Homework for Week 1 includes making a quick-start budget (I already have a detailed budget I follow), complete the Financial Reality Check in the workbook (below), and read the chapter “Super Saving” in Dave Ramsey’s Complete Guide to Money (already read the book but I will do a refresher).

Financial Reality Check

What is your total non-mortgage debt? $62,232.51

How much liquid cash do you have available? $2,200 (ish)

How many open credit card accounts do you have? 5 ($0 balance)

Rate the following emotions in regard to your personal finances (scale of 1-10)

  • Fear: 4
  • Anxiety: 4
  • Confidence: 8
  • Hope: 10
  • Peace: 5

9 thoughts on “Total Money Makeover, Week 4

  1. I’m glad this class is giving you the confidence to know you will be out of debt and happier for it. I was shocked when I found out fast food places took credit cards If there ever was a place we didn’t need to use credit it’s on fast food, grocery store yes that’s different. I was raised with “debt is always bad” My grandparents only ever bought one thing on credit, that was their last home. When their children were out of the house my grandmother wanted a smaller home. When they found the one they wanted they didn’t have enough in savings to pay cash and their home hadn’t sold yet. Less than 3 months later the house sold and they paid off the new mortgage. The house was $9,000, they put $7,000 down on it and paid the remaining balance with the proceeds. Because of this they had money to travel, go out to eat when they wanted, etc. Yes, things are more expensive today, but it’s possible to wait for the things we want as you are finding out. I can’t wait to hear you are free from your debt, I’m sure you will have a happy dance all planned for that day.

    1. I will upload video of the happy dance. I am confident it is only a few years away. It would be great if I could be debt free before having children but it might not happen perfectly. That’s amazing how far removed we have become from the “debt is bad” mindset. So many now think it’s not only not bad, but actually necessary for success. Things changed so much in two generations, think if everyone got OUT of debt and we could change it back…

      1. I can’t wait to see your happy dance. 🙂

        You know it was in the late 80s that my grandfather was pressured to buy his next car on credit because he didn’t have a credit rating. He was told everything revolved around a credit rating now.
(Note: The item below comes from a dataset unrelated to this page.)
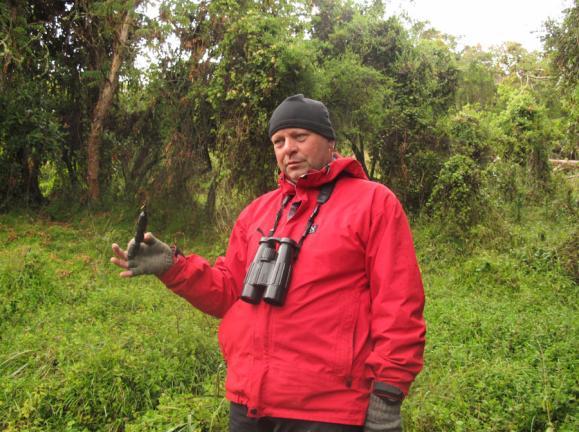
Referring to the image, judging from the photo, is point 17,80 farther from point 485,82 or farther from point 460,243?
point 485,82

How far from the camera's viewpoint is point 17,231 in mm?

He was angry about that. I think that’s a big part of it. You can’t get a job or even rent an apartment in many places if your credit is bad or non-existent. My youngest is in real estate and handles some rentals, If the people don’t have any credit at all he will rent to them but only after they agree to an increase in the monthly rent or a double deposit. It’s so wrong but that’s the way things are now. Even my car insurance, while not having an accident in 33 years and always paying my bill on time was higher because I didn’t have the right credit score. When did my credit score have anything to do with how I drive? When I was younger someone might look to see if you had outstanding debts, but if you paid your bills or could explain why you were late on one they would be understanding.

        I look forward to the day things change back to a cash mentality and people start saving for what they want again.
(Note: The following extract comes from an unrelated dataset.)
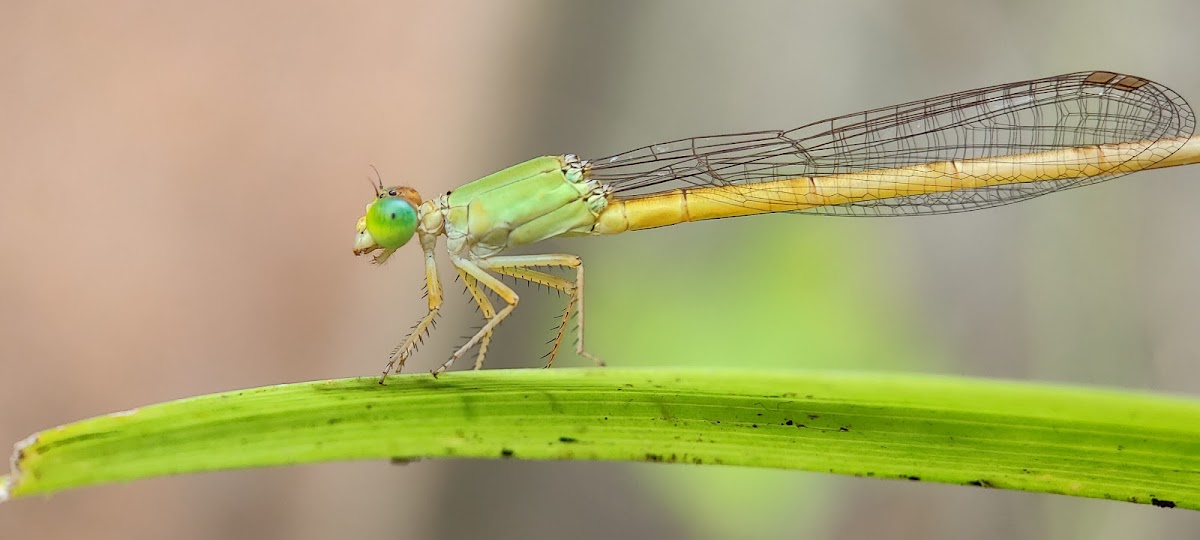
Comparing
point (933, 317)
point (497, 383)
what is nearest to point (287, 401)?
point (497, 383)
      2. I hope to have cash instead of a credit score. My credit score right now is actually really good (it’ll probably take a ding when I cancel all these stupid cards) and I’ve always paid on time. But Dave Ramsey says that your credit score is just a big number that says I ❤ Debt. I agree with him. You don't need credit with a big pile of cash to buy a car or house with. Renting, I can see needing a double deposit, etc. but I would hope to have the cash for that too. I guess I'll enjoy my high credit score for now. It really is a shame how much revolves around such a silly number.
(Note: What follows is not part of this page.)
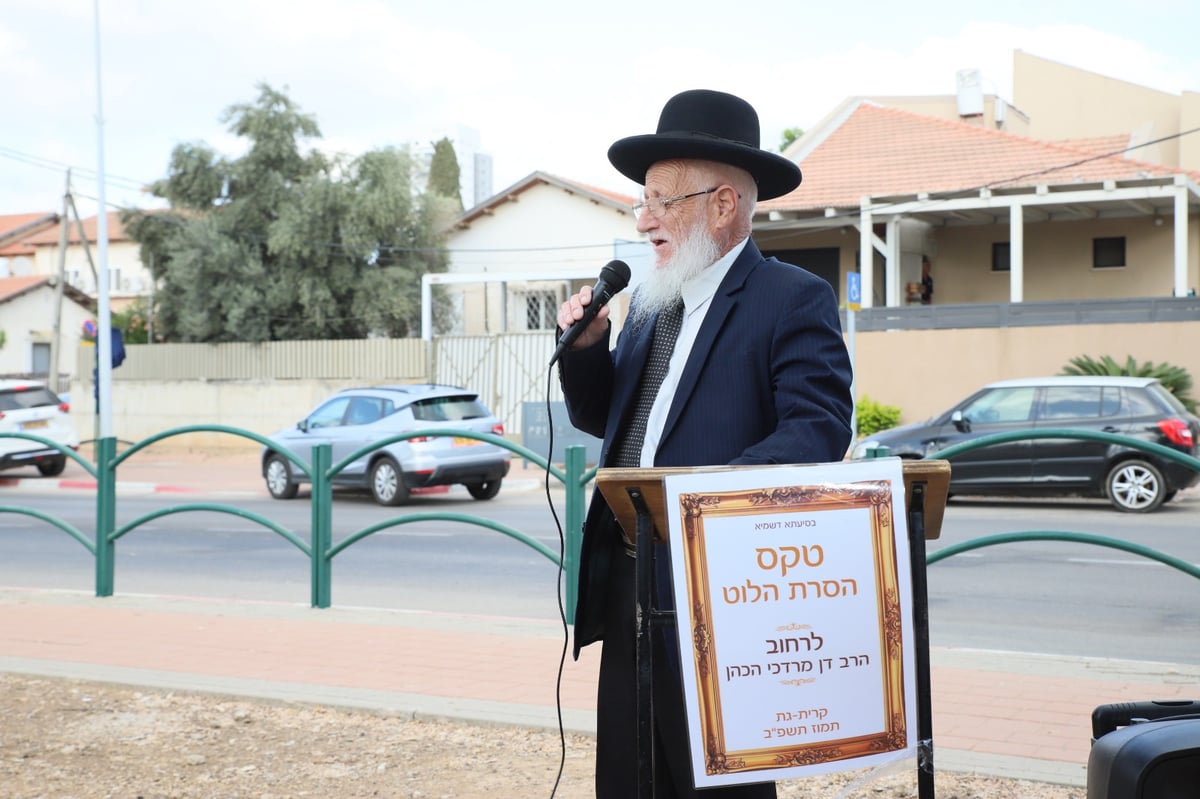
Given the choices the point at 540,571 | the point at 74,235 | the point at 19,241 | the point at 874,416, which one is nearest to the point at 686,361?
the point at 540,571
    1. It got better the second week, there was more talking about our personal lives and motivations, etc. I do pretty well in small groups, being a painfully shy socially awkward person haha. I wish we had just a few more people but I’m determined to enjoy my small group’s unique benefits. 🙂 Good luck on the emergency fund! I haven’t even started thinking about how much I’ll need to save to have 3-6 months of expenses. But without any payments, it’ll be a lot less than what I’m expecting, I think.